Lions kicker Jake Bates made three field goals of 60 or more yards during the most recent UFL season, and Lions coach Dan Campbell thinks Bates could conceivably make one from beyond 70 yards.
Campbell said that on Monday night, he was thinking about how long a field goal Bates could make and would have considered sending Bates out to try a 73-yard field goal. At the end of the first half on Monday, the Lions returned a Seahawks missed field goal to their own 22-yard line, and the Seahawks committed a facemasking penalty that gave the Lions an opportunity for an untimed down from their own 37-yard line. Campbell declined the penalty and went into halftime, but he said that if the penalty had taken the Lions out to their own 45-yard line, he might have had Bates try a 73-yard field goal before halftime.
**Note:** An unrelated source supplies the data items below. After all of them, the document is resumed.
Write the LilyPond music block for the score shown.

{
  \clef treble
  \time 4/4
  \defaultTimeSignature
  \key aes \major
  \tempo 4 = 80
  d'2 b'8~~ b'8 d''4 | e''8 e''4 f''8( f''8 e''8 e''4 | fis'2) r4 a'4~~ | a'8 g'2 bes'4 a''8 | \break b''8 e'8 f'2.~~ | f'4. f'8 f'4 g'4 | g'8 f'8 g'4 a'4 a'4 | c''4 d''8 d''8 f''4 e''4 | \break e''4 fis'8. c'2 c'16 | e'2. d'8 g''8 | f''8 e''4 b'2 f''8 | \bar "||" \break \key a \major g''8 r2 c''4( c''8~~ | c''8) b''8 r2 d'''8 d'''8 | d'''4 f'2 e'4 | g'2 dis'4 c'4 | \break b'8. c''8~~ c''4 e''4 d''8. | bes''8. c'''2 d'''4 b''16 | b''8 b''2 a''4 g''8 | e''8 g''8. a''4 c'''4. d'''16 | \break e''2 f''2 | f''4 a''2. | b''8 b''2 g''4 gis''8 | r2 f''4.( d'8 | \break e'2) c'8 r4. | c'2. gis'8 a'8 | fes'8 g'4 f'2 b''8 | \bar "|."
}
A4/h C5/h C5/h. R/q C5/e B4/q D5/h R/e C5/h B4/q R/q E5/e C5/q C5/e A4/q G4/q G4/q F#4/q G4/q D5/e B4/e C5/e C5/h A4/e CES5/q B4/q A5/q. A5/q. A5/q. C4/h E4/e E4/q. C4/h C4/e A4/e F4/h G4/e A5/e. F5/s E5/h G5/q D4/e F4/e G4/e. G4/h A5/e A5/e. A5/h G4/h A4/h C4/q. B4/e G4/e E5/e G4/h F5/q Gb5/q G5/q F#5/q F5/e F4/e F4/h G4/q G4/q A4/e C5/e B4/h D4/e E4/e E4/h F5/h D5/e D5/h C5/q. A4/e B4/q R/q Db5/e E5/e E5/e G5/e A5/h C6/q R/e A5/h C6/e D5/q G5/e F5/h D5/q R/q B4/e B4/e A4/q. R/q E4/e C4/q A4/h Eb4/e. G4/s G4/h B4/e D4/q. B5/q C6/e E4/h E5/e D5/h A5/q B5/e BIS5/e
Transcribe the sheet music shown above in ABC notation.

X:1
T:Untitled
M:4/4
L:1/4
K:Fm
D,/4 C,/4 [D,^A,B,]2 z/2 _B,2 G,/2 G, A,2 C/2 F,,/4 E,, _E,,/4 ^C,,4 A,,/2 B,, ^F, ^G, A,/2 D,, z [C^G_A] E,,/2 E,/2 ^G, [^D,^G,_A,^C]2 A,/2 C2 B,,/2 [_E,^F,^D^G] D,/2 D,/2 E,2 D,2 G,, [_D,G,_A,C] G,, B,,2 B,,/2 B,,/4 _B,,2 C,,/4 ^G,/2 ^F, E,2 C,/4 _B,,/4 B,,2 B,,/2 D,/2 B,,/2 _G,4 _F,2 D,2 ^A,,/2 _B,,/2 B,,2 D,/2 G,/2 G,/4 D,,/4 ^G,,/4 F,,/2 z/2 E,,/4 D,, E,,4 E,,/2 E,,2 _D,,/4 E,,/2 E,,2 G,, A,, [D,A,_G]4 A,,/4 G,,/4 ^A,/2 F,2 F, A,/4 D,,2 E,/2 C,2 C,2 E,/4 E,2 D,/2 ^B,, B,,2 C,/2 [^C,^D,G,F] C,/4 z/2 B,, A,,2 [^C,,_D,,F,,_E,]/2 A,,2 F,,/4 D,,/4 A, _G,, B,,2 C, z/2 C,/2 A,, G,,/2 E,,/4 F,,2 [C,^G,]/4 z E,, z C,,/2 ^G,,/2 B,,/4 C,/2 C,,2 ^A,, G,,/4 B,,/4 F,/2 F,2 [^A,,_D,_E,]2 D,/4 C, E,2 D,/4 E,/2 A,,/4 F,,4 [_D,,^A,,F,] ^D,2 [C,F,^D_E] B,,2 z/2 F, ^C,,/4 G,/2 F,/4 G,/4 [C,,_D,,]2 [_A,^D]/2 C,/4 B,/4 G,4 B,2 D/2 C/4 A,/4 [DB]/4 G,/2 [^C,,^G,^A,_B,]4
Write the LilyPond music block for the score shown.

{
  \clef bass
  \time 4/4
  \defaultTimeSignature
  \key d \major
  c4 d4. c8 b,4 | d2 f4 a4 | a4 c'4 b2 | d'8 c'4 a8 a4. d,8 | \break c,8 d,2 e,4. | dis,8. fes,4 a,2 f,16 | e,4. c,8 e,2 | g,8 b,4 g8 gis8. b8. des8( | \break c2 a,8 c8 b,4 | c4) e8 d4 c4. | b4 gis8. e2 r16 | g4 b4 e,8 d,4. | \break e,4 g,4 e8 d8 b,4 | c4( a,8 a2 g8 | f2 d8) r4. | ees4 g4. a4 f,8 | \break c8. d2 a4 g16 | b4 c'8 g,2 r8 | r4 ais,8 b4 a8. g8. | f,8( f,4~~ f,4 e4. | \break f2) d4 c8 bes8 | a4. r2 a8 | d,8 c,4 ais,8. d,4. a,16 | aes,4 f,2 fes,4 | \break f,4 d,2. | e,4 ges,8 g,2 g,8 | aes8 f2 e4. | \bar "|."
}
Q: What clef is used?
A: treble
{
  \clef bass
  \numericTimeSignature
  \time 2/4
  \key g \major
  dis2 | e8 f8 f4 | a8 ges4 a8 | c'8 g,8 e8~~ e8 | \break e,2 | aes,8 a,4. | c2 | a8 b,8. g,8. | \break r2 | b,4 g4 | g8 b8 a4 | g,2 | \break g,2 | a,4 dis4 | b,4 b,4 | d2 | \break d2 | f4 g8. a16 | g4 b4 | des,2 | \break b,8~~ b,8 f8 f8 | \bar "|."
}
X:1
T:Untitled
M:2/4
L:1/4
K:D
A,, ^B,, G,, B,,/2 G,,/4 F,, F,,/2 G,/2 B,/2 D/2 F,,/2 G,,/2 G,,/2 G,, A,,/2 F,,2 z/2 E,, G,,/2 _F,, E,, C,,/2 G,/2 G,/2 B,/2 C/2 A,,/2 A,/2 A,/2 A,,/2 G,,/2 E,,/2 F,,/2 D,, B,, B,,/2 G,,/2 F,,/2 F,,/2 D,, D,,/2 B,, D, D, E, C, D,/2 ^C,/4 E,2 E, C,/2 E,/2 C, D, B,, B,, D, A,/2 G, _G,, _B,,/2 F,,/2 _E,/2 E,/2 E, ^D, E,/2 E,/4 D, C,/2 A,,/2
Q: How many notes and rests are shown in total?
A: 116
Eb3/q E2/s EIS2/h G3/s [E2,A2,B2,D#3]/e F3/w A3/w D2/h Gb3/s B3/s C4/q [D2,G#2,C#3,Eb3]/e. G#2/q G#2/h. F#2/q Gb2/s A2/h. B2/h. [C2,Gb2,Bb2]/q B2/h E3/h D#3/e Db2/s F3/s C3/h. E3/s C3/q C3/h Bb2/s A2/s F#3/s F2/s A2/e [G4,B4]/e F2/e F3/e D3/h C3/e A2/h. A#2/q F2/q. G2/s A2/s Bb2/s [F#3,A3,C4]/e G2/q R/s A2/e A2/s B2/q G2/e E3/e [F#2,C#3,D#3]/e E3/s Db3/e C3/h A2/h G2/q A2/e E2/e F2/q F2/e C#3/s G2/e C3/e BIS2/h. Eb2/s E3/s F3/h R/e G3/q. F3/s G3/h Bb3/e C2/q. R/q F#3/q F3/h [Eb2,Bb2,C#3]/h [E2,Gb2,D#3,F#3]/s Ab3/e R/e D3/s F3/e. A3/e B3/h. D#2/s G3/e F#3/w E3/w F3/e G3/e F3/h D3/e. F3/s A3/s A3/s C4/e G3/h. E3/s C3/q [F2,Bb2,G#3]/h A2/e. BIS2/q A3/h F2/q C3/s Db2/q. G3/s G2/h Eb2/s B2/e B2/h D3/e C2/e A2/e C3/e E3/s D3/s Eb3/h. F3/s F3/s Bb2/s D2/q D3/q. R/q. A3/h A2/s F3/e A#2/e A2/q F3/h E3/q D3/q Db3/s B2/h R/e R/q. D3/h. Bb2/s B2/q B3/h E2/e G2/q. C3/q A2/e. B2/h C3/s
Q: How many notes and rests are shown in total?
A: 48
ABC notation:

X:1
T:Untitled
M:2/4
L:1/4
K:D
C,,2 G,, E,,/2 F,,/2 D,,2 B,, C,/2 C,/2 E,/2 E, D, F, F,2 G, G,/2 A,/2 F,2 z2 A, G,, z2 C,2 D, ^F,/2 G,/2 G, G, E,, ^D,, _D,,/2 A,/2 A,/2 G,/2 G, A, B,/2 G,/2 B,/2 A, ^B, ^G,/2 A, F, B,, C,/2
“I was trying to get him there,” Campbell said. “That’s probably a little much, if I thought we could’ve gotten to the minus-45 it would have been worth it just to see him swing at one. I would have liked to see that too. I told [Lions special teams coach Dave Fipp] today, it would have been nice to let him swing at one, but we couldn’t quite get there. . . . It was just too far. . . . If it’s a little low, it gets blocked and it’s too much of a risk.”
The NFL record is 66 yards, but there are several kickers who appear capable of making a field goal from farther out than that, if given the chance. Bates is one of them, and Campbell might just give him a chance to make one from beyond 70, if the right situation arises.